Tous ces débris baignent dans un fond homogène qui existe dans toutes les houilles; parfois, il est très abondant, avec des éléments figurés disséminés dans la masse, tandis que, dans d’autres cas, les corps figurés sont si nombreux et si serrés que le fond ne constitue plus qu’une trame très fine qui les sépare.
Le caractère essentiel de tous ces éléments figurés réside dans leur petitesse, leur alignement suivant la stratification de la houille qui se trouve ainsi mise en évidence, et l’aplatissement des tissus ou des organes compressibles dans le plan de stratification.
Les caractères distinctifs des quatre éléments de M. C. Stopes sont en relation avec leur constitution pétrographique: c’est ainsi que le fusain est constitué par des tissus lignifiés (bois ou sclérenchyme à structure cellulaire nette), tandis que le vitrain correspond à la pâte amorphe.
3. Nomenclature lithologique
C’est la nomenclature du Congrès de Heerlen (1935) qui est la plus utilisée en Europe. Après de nombreuses retouches, elle a atteint un haut degré de complexité. Elle utilise les éléments microscopiques constitutifs, appelés macéraux , par assimilation aux éléments minéraux des roches éruptives ou sédimentaires; ce terme de «macéral» a été forgé à partir de «macération» (des tissus végétaux) et de «minéral».
On peut ranger les principaux macéraux en plusieurs groupes.
Le groupe de la vitrinite est de couleur grise en lumière réfléchie. C’est l’élément essentiel du vitrain. On y distingue deux types:
– la télinite , où une structure cellulaire est encore reconnaissable;
– la collinite , qui ne présente plus aucune structure cellulaire.
La télinite dérive de tissus végétaux, ligneux principalement, qui se sont gélifiés presque entièrement, avec réduction du pouvoir réflecteur et de la couleur. La collinite dériverait de gels humiques. Il paraît regrettable que ces deux types de vitrinite qui ont des origines aussi différentes aient été réunis du fait de leur ressemblance au microscope.

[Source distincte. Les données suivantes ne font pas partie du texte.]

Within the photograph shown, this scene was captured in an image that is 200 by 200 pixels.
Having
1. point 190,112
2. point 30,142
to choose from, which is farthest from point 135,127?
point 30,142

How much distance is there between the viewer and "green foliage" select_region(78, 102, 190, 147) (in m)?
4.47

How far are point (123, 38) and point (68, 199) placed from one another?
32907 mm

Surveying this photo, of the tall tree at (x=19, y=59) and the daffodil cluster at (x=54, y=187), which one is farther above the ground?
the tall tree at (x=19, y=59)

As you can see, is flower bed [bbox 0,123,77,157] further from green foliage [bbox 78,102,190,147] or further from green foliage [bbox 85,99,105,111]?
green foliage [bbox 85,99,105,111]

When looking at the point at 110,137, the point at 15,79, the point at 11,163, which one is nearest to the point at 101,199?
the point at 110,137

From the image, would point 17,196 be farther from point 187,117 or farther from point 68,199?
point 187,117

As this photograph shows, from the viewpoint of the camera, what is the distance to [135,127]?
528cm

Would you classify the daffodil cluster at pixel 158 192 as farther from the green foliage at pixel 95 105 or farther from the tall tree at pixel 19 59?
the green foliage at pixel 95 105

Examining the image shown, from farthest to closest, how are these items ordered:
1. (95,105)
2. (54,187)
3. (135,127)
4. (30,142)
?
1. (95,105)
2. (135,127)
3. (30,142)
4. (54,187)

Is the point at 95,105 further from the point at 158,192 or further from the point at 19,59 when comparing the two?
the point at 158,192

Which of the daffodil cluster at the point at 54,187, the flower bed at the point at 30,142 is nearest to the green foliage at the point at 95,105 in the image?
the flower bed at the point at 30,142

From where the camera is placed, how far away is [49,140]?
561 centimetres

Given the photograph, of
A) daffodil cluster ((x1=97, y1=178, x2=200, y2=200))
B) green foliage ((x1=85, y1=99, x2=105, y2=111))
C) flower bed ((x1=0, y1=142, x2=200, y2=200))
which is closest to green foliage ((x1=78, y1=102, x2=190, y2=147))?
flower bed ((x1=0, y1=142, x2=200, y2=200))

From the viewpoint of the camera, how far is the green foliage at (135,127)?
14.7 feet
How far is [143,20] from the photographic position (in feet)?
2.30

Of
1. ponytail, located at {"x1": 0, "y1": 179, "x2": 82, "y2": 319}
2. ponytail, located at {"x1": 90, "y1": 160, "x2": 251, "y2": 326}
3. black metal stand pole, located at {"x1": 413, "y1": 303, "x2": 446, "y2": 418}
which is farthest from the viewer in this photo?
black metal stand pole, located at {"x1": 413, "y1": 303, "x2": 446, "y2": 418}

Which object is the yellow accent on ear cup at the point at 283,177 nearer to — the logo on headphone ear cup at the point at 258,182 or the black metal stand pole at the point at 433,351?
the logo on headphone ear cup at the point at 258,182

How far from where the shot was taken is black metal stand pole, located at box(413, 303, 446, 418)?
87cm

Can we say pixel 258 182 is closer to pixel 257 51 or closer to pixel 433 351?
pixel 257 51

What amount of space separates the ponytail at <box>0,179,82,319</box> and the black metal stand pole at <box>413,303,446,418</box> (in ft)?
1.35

Le groupe de l’exinite est de couleur foncée en lumière réfléchie. On y rassemble:
– l’exinite proprement dite, constituée par l’ensemble des cutines des exines de spores et de grains de pollen, des cuticules de feuilles; sombre et noire en lumière réfléchie, elle devient plus pâle et moins visible pour disparaître dans les charbons maigres ou anthraciteux; dans les charbons riches en matières volatiles, qui peuvent être transparents en lames minces, elle devient rouge sombre en lumière transmise; on distingue la sporinite et la cutinite ;
– l’alginite ;
– la résinite qui dérive de la résine des appareils sécréteurs (corps résineux); elle est gris foncé, en globules ou en imprégnations diffuses dans le vitrain; elle peut aussi remplir les cavités de la télinite.
Le groupe de l’inertinite , de couleur blanche en lumière réfléchie, rassemble des éléments plus ou moins inertes à la cokéfaction:
– la sclérotinite , révélant la structure cellulaire irrégulière bien visible de champignons, avec, souvent, des sclérotes en grains arrondis d’assez grande taille, à contours bien définis; toujours blanche, elle a un fort pouvoir réflecteur;
– la micrinite , en très petits grains blancs, à fort pouvoir réflecteur, dérivant peut-être des mycéliums de champignons, mais homogène, sans cellules reconnaissables;
– la fusinite , tissus ligneux à structure cellulaire bien visible; les cellules sont vides ou remplies de substances minérales (souvent CO3 Ca), avec des parois jaune clair, à pouvoir réflecteur élevé;
– la semi-fusinite , intermédiaire entre la vitrinite et la fusinite.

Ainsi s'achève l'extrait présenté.